____ DATA EXCERPT

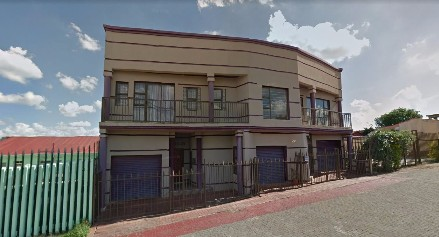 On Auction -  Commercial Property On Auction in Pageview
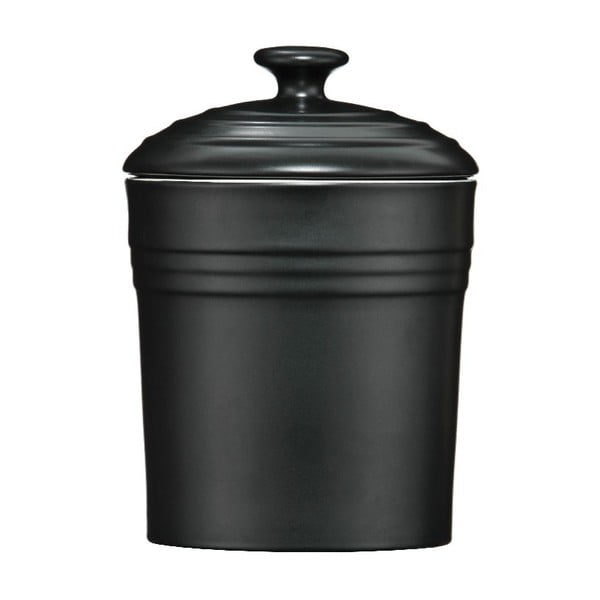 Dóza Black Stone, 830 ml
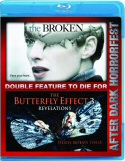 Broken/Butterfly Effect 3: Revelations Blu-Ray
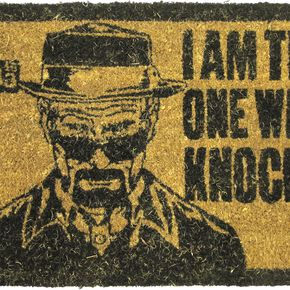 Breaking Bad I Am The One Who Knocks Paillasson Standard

________

ASSIGNED TASK - Could you repeat the data exactly, omitting its pictures?

RESPONSE TO THIS EXERCISE -
 On Auction -  Commercial Property On Auction in Pageview
 Dóza Black Stone, 830 ml
 Broken/Butterfly Effect 3: Revelations Blu-Ray
 Breaking Bad I Am The One Who Knocks Paillasson Standard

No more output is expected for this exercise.